The Best Places to Eat

Foodies are spoilt for choice in Mexico City with endless restaurants for all budgets, fresh new takes on regional cuisines, and delicious street tacos (if adventurous, try the "ojos" or eyeball tacos). Since opening in 2000, Polanco's Pujol has remained an innovative presence in Mexico City's culinary scene, thanks to chef-owner Enrique Olvera's ever-evolving techniques and creations. Fusing deeply Mexican flavors and ingredients with the international, Pujol's signature mole madre, mole nuevo (which entails a circle of fresh mole encircled by a 1,000-day aged version), is reason enough to order the omakase menu.

Condesa's more casual, European and Mediterranean-influenced Lardo is a gay breakfast and brunch favorite from another CDMX superstar chef, Elena Reygadas. Try the omelet, insects mole, and shallot and green beans salad for a distinctly Mexican twist. The fresh juices and kombuchas equally capture the local flavor. The latter comes in tamarind, hoja santa, and jamaica (hibiscus) flavors.

Reygada's more upscale and atmospheric Roma venue, Rosetta, presents Italian-influenced modern cuisine in a leafy townhouse setting.

Where to Stay

There are plenty of LGBTQ-friendly properties (and AirBnbs) to choose from in this sprawling metropolis, so once you've sussed out your preferred district to call temporary home, you're spoilt for choice. The upscale and chic Polanco district is home to some of the buzziest, LGBTQ-friendly properties. The 237-room W Mexico City is smack dab, with sleek clubby design and an AWAY spa. The 35-room Las Alcobas was designed by gay interior design power duo Yabu Pushelberg with a can't miss photogenic spiral staircase, and boasts fantastically comfortable rooms plus your choice of artisanal handmade soap.

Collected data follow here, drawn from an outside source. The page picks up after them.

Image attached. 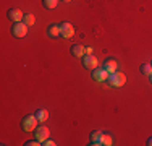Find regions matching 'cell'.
<instances>
[{"label": "cell", "instance_id": "cell-7", "mask_svg": "<svg viewBox=\"0 0 152 146\" xmlns=\"http://www.w3.org/2000/svg\"><path fill=\"white\" fill-rule=\"evenodd\" d=\"M7 16H8V20H12L13 23H18V21H23L24 13L21 12L20 8H10L8 12H7Z\"/></svg>", "mask_w": 152, "mask_h": 146}, {"label": "cell", "instance_id": "cell-24", "mask_svg": "<svg viewBox=\"0 0 152 146\" xmlns=\"http://www.w3.org/2000/svg\"><path fill=\"white\" fill-rule=\"evenodd\" d=\"M151 65H152V60H151Z\"/></svg>", "mask_w": 152, "mask_h": 146}, {"label": "cell", "instance_id": "cell-17", "mask_svg": "<svg viewBox=\"0 0 152 146\" xmlns=\"http://www.w3.org/2000/svg\"><path fill=\"white\" fill-rule=\"evenodd\" d=\"M102 145H104V146H112V145H113V138H112V135H108V133H104Z\"/></svg>", "mask_w": 152, "mask_h": 146}, {"label": "cell", "instance_id": "cell-9", "mask_svg": "<svg viewBox=\"0 0 152 146\" xmlns=\"http://www.w3.org/2000/svg\"><path fill=\"white\" fill-rule=\"evenodd\" d=\"M49 133H50V130L47 128V127H37V128L34 130V138H37L39 141H44V140H47V138H49Z\"/></svg>", "mask_w": 152, "mask_h": 146}, {"label": "cell", "instance_id": "cell-21", "mask_svg": "<svg viewBox=\"0 0 152 146\" xmlns=\"http://www.w3.org/2000/svg\"><path fill=\"white\" fill-rule=\"evenodd\" d=\"M147 145H149V146H152V136L149 138V140H147Z\"/></svg>", "mask_w": 152, "mask_h": 146}, {"label": "cell", "instance_id": "cell-10", "mask_svg": "<svg viewBox=\"0 0 152 146\" xmlns=\"http://www.w3.org/2000/svg\"><path fill=\"white\" fill-rule=\"evenodd\" d=\"M104 68H105V70L108 72V73H115L117 72V67H118V62L115 60V58H107L105 62H104V65H102Z\"/></svg>", "mask_w": 152, "mask_h": 146}, {"label": "cell", "instance_id": "cell-15", "mask_svg": "<svg viewBox=\"0 0 152 146\" xmlns=\"http://www.w3.org/2000/svg\"><path fill=\"white\" fill-rule=\"evenodd\" d=\"M141 73L146 76H151L152 75V65L151 63H142L141 65Z\"/></svg>", "mask_w": 152, "mask_h": 146}, {"label": "cell", "instance_id": "cell-20", "mask_svg": "<svg viewBox=\"0 0 152 146\" xmlns=\"http://www.w3.org/2000/svg\"><path fill=\"white\" fill-rule=\"evenodd\" d=\"M86 54H92V47H86Z\"/></svg>", "mask_w": 152, "mask_h": 146}, {"label": "cell", "instance_id": "cell-19", "mask_svg": "<svg viewBox=\"0 0 152 146\" xmlns=\"http://www.w3.org/2000/svg\"><path fill=\"white\" fill-rule=\"evenodd\" d=\"M42 145H44V146H55L57 143H55L53 140H50V138H47V140L42 141Z\"/></svg>", "mask_w": 152, "mask_h": 146}, {"label": "cell", "instance_id": "cell-3", "mask_svg": "<svg viewBox=\"0 0 152 146\" xmlns=\"http://www.w3.org/2000/svg\"><path fill=\"white\" fill-rule=\"evenodd\" d=\"M12 34L18 39H23L24 36L28 34V24H24L23 21H18V23H13L12 26Z\"/></svg>", "mask_w": 152, "mask_h": 146}, {"label": "cell", "instance_id": "cell-23", "mask_svg": "<svg viewBox=\"0 0 152 146\" xmlns=\"http://www.w3.org/2000/svg\"><path fill=\"white\" fill-rule=\"evenodd\" d=\"M151 83H152V75H151Z\"/></svg>", "mask_w": 152, "mask_h": 146}, {"label": "cell", "instance_id": "cell-6", "mask_svg": "<svg viewBox=\"0 0 152 146\" xmlns=\"http://www.w3.org/2000/svg\"><path fill=\"white\" fill-rule=\"evenodd\" d=\"M92 78L96 80V81H107L108 72L104 67H97V68H94V70H92Z\"/></svg>", "mask_w": 152, "mask_h": 146}, {"label": "cell", "instance_id": "cell-14", "mask_svg": "<svg viewBox=\"0 0 152 146\" xmlns=\"http://www.w3.org/2000/svg\"><path fill=\"white\" fill-rule=\"evenodd\" d=\"M34 21H36V18H34V15H32V13H24V16H23V23L24 24L32 26V24H34Z\"/></svg>", "mask_w": 152, "mask_h": 146}, {"label": "cell", "instance_id": "cell-4", "mask_svg": "<svg viewBox=\"0 0 152 146\" xmlns=\"http://www.w3.org/2000/svg\"><path fill=\"white\" fill-rule=\"evenodd\" d=\"M60 36L65 39H70L75 36V26L71 23H68V21H63V23H60Z\"/></svg>", "mask_w": 152, "mask_h": 146}, {"label": "cell", "instance_id": "cell-16", "mask_svg": "<svg viewBox=\"0 0 152 146\" xmlns=\"http://www.w3.org/2000/svg\"><path fill=\"white\" fill-rule=\"evenodd\" d=\"M42 3H44V7L47 10H53L58 5V0H42Z\"/></svg>", "mask_w": 152, "mask_h": 146}, {"label": "cell", "instance_id": "cell-5", "mask_svg": "<svg viewBox=\"0 0 152 146\" xmlns=\"http://www.w3.org/2000/svg\"><path fill=\"white\" fill-rule=\"evenodd\" d=\"M97 58L92 55V54H86V55H83V67L86 68V70H94V68H97Z\"/></svg>", "mask_w": 152, "mask_h": 146}, {"label": "cell", "instance_id": "cell-18", "mask_svg": "<svg viewBox=\"0 0 152 146\" xmlns=\"http://www.w3.org/2000/svg\"><path fill=\"white\" fill-rule=\"evenodd\" d=\"M24 145H26V146H39V145H42V143L37 140V138H34V140H28Z\"/></svg>", "mask_w": 152, "mask_h": 146}, {"label": "cell", "instance_id": "cell-8", "mask_svg": "<svg viewBox=\"0 0 152 146\" xmlns=\"http://www.w3.org/2000/svg\"><path fill=\"white\" fill-rule=\"evenodd\" d=\"M102 138H104V131H100V130L92 131L91 136H89V145H91V146H99V145H102Z\"/></svg>", "mask_w": 152, "mask_h": 146}, {"label": "cell", "instance_id": "cell-13", "mask_svg": "<svg viewBox=\"0 0 152 146\" xmlns=\"http://www.w3.org/2000/svg\"><path fill=\"white\" fill-rule=\"evenodd\" d=\"M36 117H37V120L42 123L49 119V112H47L45 109H37V111H36Z\"/></svg>", "mask_w": 152, "mask_h": 146}, {"label": "cell", "instance_id": "cell-11", "mask_svg": "<svg viewBox=\"0 0 152 146\" xmlns=\"http://www.w3.org/2000/svg\"><path fill=\"white\" fill-rule=\"evenodd\" d=\"M71 55L73 57H83L86 55V47H83L81 44H75V46H71Z\"/></svg>", "mask_w": 152, "mask_h": 146}, {"label": "cell", "instance_id": "cell-22", "mask_svg": "<svg viewBox=\"0 0 152 146\" xmlns=\"http://www.w3.org/2000/svg\"><path fill=\"white\" fill-rule=\"evenodd\" d=\"M63 2H71V0H63Z\"/></svg>", "mask_w": 152, "mask_h": 146}, {"label": "cell", "instance_id": "cell-12", "mask_svg": "<svg viewBox=\"0 0 152 146\" xmlns=\"http://www.w3.org/2000/svg\"><path fill=\"white\" fill-rule=\"evenodd\" d=\"M47 34L50 36V38H58L60 36V24H49V28H47Z\"/></svg>", "mask_w": 152, "mask_h": 146}, {"label": "cell", "instance_id": "cell-1", "mask_svg": "<svg viewBox=\"0 0 152 146\" xmlns=\"http://www.w3.org/2000/svg\"><path fill=\"white\" fill-rule=\"evenodd\" d=\"M37 117H36V114H28L23 117V120H21V128H23L24 131H34L36 128H37Z\"/></svg>", "mask_w": 152, "mask_h": 146}, {"label": "cell", "instance_id": "cell-2", "mask_svg": "<svg viewBox=\"0 0 152 146\" xmlns=\"http://www.w3.org/2000/svg\"><path fill=\"white\" fill-rule=\"evenodd\" d=\"M125 81H126V76L123 75V73L120 72H115V73H108V78H107V83L110 86H113V88H120L125 85Z\"/></svg>", "mask_w": 152, "mask_h": 146}]
</instances>
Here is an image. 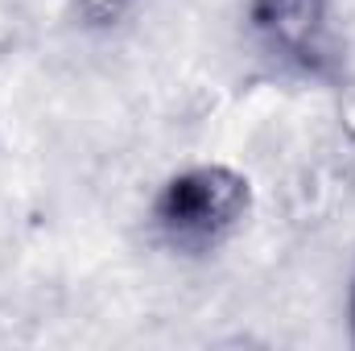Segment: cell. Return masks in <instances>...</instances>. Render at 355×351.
<instances>
[{
  "label": "cell",
  "instance_id": "6da1fadb",
  "mask_svg": "<svg viewBox=\"0 0 355 351\" xmlns=\"http://www.w3.org/2000/svg\"><path fill=\"white\" fill-rule=\"evenodd\" d=\"M252 186L232 166H186L166 178L153 198V228L178 252L223 244L248 215Z\"/></svg>",
  "mask_w": 355,
  "mask_h": 351
},
{
  "label": "cell",
  "instance_id": "7a4b0ae2",
  "mask_svg": "<svg viewBox=\"0 0 355 351\" xmlns=\"http://www.w3.org/2000/svg\"><path fill=\"white\" fill-rule=\"evenodd\" d=\"M248 25L272 58L302 75L335 67L331 0H248Z\"/></svg>",
  "mask_w": 355,
  "mask_h": 351
},
{
  "label": "cell",
  "instance_id": "3957f363",
  "mask_svg": "<svg viewBox=\"0 0 355 351\" xmlns=\"http://www.w3.org/2000/svg\"><path fill=\"white\" fill-rule=\"evenodd\" d=\"M137 0H75V12L83 17V25L91 29H116Z\"/></svg>",
  "mask_w": 355,
  "mask_h": 351
},
{
  "label": "cell",
  "instance_id": "277c9868",
  "mask_svg": "<svg viewBox=\"0 0 355 351\" xmlns=\"http://www.w3.org/2000/svg\"><path fill=\"white\" fill-rule=\"evenodd\" d=\"M352 323H355V289H352Z\"/></svg>",
  "mask_w": 355,
  "mask_h": 351
}]
</instances>
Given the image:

Occupying a 1928 French neoclassical apartment building just off Parque Espana, Condesa's 40-room Condesa DF is one of the city's upscale boutique property trailblazers and has been a favorite of fashionistas, creatives, and LGBTQ people since opening in 2005. Rooftop terrace bar La Terraza is lovely with an East-meets-South-of-the-border sushi bar from Morimoto trained chef Keisuke Harada, while restaurant El Patio is a see-and-be-seen LGBT brunch fave.